Premier constat en arrivant dans la salle, celle-ci était pratiquement pleine, preuve que les grands classiques rassemblent toujours autant. Apres la diffusion de la bande-annonce de Terminator 4 (qui me motive de plus en plus au fil du temps), le film commence. Première bonne surprise, celui-ci est présenté en numérique dans une copie restaurée. Si l’image accuse parfois son âge et présente quelques rayures, il faut avouer que le chef d’œuvre de Leone est toujours aussi magnifique visuellement et que le numérique lui va à ravir. Les « gueules » des personnages explosent à l’écran et on distingue parfaitement chaque ride, grain de sable, coup de soleil. Le maquillage de Clint Eastwood lors de la traversée du désert prend du coup un petit coup de vieux, mais rien de trop grave. Plus embêtant est le fait que la version présentée ici était la version rallongée avec ses trois scènes ajoutées totalement inutiles (voire gênantes, comme celle où Tuco se rend au camp sudiste avant d’aller dans l’abbaye pour faire soigner Blondin, ce qui casse un peu l’impact des retrouvailles avec son frère) et surtout avec leur doublage assez abominable (différent de celui du reste du métrage, qui est déjà loin de valoir le français). Mais au-delà de ces légers griefs, il faut avouer que découvrir Le Bon, la Brute et le Truand sur un grand écran est une expérience unique. Le cinémascope employé par Leone prend ici toute sa dimension, rendant justice aux paysages immenses et magnifiques du film. Certaines scènes gagnent encore en ampleur, comme la fameuse bataille du pont qui devient d’autant plus sanglante et fait d’autant plus ressentir au spectateur l’inutilité et la stupidité de cette guerre. La musique d’Ennio Moricone n’est pas en reste, subjuguant le public et l’entrainant dans un déluge d’émotions. Le summum reste néanmoins toute la dernière partie du film. Personnellement, à partir du moment où Tuco découvre le cimetière, j’étais totalement happé par le film et j’ai bien failli pleurer devant la beauté éternelle de ces moments mythiques de cinéma. De la course folle de Tuco entre les tombes au duel final dont l’issue est connue mais où la tension était à son comble dans la salle (mon dieu la musique de Morricone et les regards des trois protagonistes !), tout ce final respire la perfection, tout simplement…
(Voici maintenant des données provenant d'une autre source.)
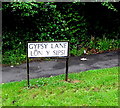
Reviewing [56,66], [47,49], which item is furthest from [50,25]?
[47,49]

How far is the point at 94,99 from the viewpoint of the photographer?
17.3 feet

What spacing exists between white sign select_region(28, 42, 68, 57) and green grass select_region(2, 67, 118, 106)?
33.5 inches

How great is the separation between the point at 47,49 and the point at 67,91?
1.36 metres

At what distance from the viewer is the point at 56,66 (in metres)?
8.57

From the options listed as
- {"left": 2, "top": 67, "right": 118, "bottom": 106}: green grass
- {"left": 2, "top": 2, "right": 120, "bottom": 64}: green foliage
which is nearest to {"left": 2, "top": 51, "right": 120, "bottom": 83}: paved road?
{"left": 2, "top": 67, "right": 118, "bottom": 106}: green grass

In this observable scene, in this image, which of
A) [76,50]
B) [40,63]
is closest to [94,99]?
[40,63]

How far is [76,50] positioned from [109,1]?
3087 millimetres

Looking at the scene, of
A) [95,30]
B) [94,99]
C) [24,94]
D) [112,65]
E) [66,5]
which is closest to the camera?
[94,99]

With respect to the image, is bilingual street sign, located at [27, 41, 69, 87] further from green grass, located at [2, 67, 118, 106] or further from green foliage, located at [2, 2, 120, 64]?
green foliage, located at [2, 2, 120, 64]

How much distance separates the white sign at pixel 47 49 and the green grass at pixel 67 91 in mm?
850

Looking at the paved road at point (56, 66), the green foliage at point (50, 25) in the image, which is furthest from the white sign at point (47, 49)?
the green foliage at point (50, 25)

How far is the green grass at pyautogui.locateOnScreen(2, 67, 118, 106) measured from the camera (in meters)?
5.17

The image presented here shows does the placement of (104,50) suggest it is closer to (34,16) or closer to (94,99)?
(34,16)

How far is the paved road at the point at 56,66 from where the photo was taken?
7.56 m
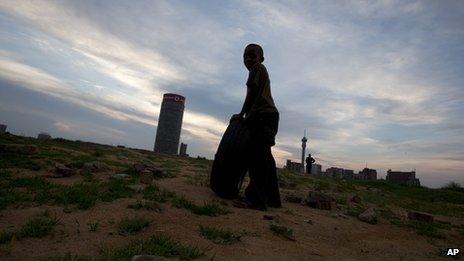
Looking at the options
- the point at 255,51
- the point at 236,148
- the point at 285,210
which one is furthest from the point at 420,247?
the point at 255,51

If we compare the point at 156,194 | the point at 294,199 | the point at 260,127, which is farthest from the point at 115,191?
the point at 294,199

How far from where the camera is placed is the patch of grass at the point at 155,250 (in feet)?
9.49

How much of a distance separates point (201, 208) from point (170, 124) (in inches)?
1434

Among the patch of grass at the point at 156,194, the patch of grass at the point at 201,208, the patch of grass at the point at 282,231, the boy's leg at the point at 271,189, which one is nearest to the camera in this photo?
the patch of grass at the point at 282,231

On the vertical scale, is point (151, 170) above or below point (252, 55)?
below

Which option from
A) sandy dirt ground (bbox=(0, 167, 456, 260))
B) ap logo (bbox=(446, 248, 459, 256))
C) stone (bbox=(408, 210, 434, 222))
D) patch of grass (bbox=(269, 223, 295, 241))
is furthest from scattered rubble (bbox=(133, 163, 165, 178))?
ap logo (bbox=(446, 248, 459, 256))

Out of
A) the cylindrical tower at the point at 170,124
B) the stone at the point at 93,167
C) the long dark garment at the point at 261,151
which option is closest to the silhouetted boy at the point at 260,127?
the long dark garment at the point at 261,151

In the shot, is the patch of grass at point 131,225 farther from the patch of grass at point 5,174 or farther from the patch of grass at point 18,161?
the patch of grass at point 18,161

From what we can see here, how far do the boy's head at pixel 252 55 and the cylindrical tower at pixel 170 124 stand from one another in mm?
33319

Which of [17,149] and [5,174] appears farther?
[17,149]

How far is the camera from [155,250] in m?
3.04

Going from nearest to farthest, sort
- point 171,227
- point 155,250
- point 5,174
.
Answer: point 155,250, point 171,227, point 5,174

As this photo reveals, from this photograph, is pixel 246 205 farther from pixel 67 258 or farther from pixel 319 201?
A: pixel 67 258

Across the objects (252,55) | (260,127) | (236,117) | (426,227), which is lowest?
(426,227)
Découvrir Le Bon, la Brute et le Truand sur grand écran a été pour moi bien plus qu’une séance de cinéma de plus, cela a été une expérience unique dans ma vie de cinéphile, encore plus prenante que lorsque j’ai redécouvert Blade Runner dans des circonstances similaires l’an dernier…
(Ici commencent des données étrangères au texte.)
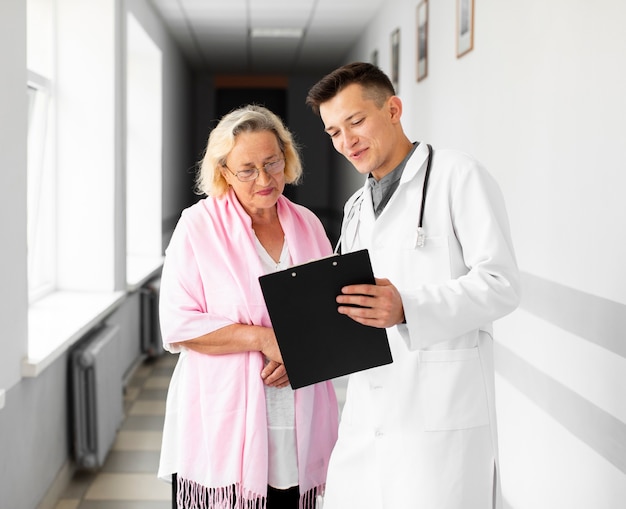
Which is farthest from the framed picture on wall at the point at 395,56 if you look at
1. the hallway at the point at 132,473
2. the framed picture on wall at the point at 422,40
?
the hallway at the point at 132,473

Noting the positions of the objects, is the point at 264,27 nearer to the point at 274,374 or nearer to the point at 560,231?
the point at 560,231

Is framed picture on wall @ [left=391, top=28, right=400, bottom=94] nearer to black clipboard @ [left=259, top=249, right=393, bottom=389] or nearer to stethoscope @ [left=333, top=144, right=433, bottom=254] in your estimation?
stethoscope @ [left=333, top=144, right=433, bottom=254]

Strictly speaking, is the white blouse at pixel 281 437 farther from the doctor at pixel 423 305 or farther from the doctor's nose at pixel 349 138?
the doctor's nose at pixel 349 138

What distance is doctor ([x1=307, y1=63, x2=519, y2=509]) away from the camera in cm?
153

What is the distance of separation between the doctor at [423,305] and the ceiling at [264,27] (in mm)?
4767

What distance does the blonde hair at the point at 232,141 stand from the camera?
6.46 feet

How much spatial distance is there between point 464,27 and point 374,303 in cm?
269

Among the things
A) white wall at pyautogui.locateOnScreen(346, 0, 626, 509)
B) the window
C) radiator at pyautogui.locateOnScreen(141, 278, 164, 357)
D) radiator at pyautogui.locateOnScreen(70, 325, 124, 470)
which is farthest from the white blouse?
radiator at pyautogui.locateOnScreen(141, 278, 164, 357)

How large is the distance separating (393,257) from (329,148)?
9.91 meters

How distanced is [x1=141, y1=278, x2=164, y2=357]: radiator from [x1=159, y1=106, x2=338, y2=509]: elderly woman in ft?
12.9

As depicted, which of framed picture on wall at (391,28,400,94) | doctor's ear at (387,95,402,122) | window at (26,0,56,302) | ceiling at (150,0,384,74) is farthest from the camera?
ceiling at (150,0,384,74)

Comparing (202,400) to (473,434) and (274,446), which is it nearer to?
(274,446)

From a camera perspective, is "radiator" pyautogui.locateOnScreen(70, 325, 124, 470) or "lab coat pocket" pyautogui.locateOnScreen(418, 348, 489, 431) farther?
"radiator" pyautogui.locateOnScreen(70, 325, 124, 470)

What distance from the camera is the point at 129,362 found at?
5457mm
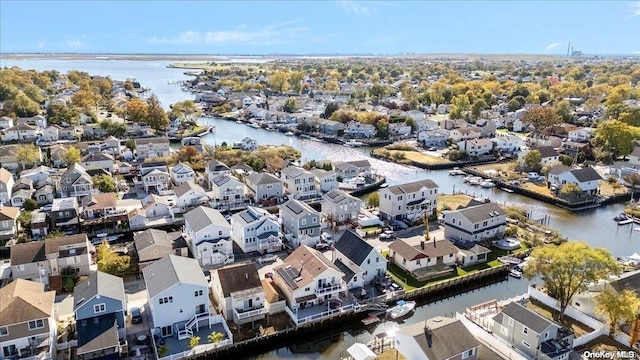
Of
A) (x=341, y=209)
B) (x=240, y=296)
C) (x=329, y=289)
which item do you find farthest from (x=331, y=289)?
(x=341, y=209)

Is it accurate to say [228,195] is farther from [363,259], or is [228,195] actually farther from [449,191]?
[449,191]

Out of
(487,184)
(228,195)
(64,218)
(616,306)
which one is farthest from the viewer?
(487,184)

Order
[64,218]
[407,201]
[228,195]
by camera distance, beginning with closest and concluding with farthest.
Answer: [64,218], [407,201], [228,195]

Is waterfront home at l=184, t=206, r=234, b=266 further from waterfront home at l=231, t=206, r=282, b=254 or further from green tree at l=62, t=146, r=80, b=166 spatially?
green tree at l=62, t=146, r=80, b=166

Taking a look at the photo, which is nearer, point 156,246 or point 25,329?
point 25,329

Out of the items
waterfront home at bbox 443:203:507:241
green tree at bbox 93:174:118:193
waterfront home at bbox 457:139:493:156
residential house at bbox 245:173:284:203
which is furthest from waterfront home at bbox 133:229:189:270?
waterfront home at bbox 457:139:493:156

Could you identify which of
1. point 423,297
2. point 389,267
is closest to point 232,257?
point 389,267

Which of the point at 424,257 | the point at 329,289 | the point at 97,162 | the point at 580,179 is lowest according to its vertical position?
the point at 424,257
Ha ça me fait plaisir cet article, ouais! Pour le doublage des scènes supplémentaires, c’est Clint Eastwood et Eli Wallach eux-mêmes qui le font (en tout cas dans le DVD). C’est bien mais leur voix est un peu usée! Pour LVC, évidemment c’est quelqu’un d’autre!
J’ai découvert BBT à huit ans sur une télé noir et blanc. Ensuite j’ai eu la chance de voir tous les autres Leone en salle (ils passaient encore régulièrement dans les années 80). Récemment j’ai aussi vu BBT en salle, mais avec le doublage italien, ce qui m’a un peu cassé le trip. Je suis d’accord avec le maquillage d’Eastwood qui se voit. De même, la mouche au début d’Il était une fois dans l’Ouest, on voit clairement que c’est une fausse (les ailes ne bougent pas). C’est curieux parce que je n’avais jamais remarqué ça avant l’ère du numérique, comme quoi nos yeux s’entraînent!
Sinon je suis en plein milieu de la saison 2 de Six Feet Under, et je dois dire que c’est une série vraiment surprenante, parfois choquante, parfois très subtile, qui prend plaisir à ne pas aller là où on s’attend qu’elle aille.
Je me doutais que cet article allait rameuter ce bon vieux Tep !
Je ne savais pas que c’était bien Eastwood et Wallach qui avaient redoublé les nouvelles scènes. La voix de Wallach a vraiment changé, c’est dingue ! Moi j’ai découvert BBT à 12-13 ans comme je le dis dans l’article. C’est à cette époque que mes parents ont décidé d’acheter une télé, mais seulement pour regarder des films. Du coup ils nous faisaient découvrir un grand classique tous les dimanches. Et ils ont commencé par les Sergio Leone !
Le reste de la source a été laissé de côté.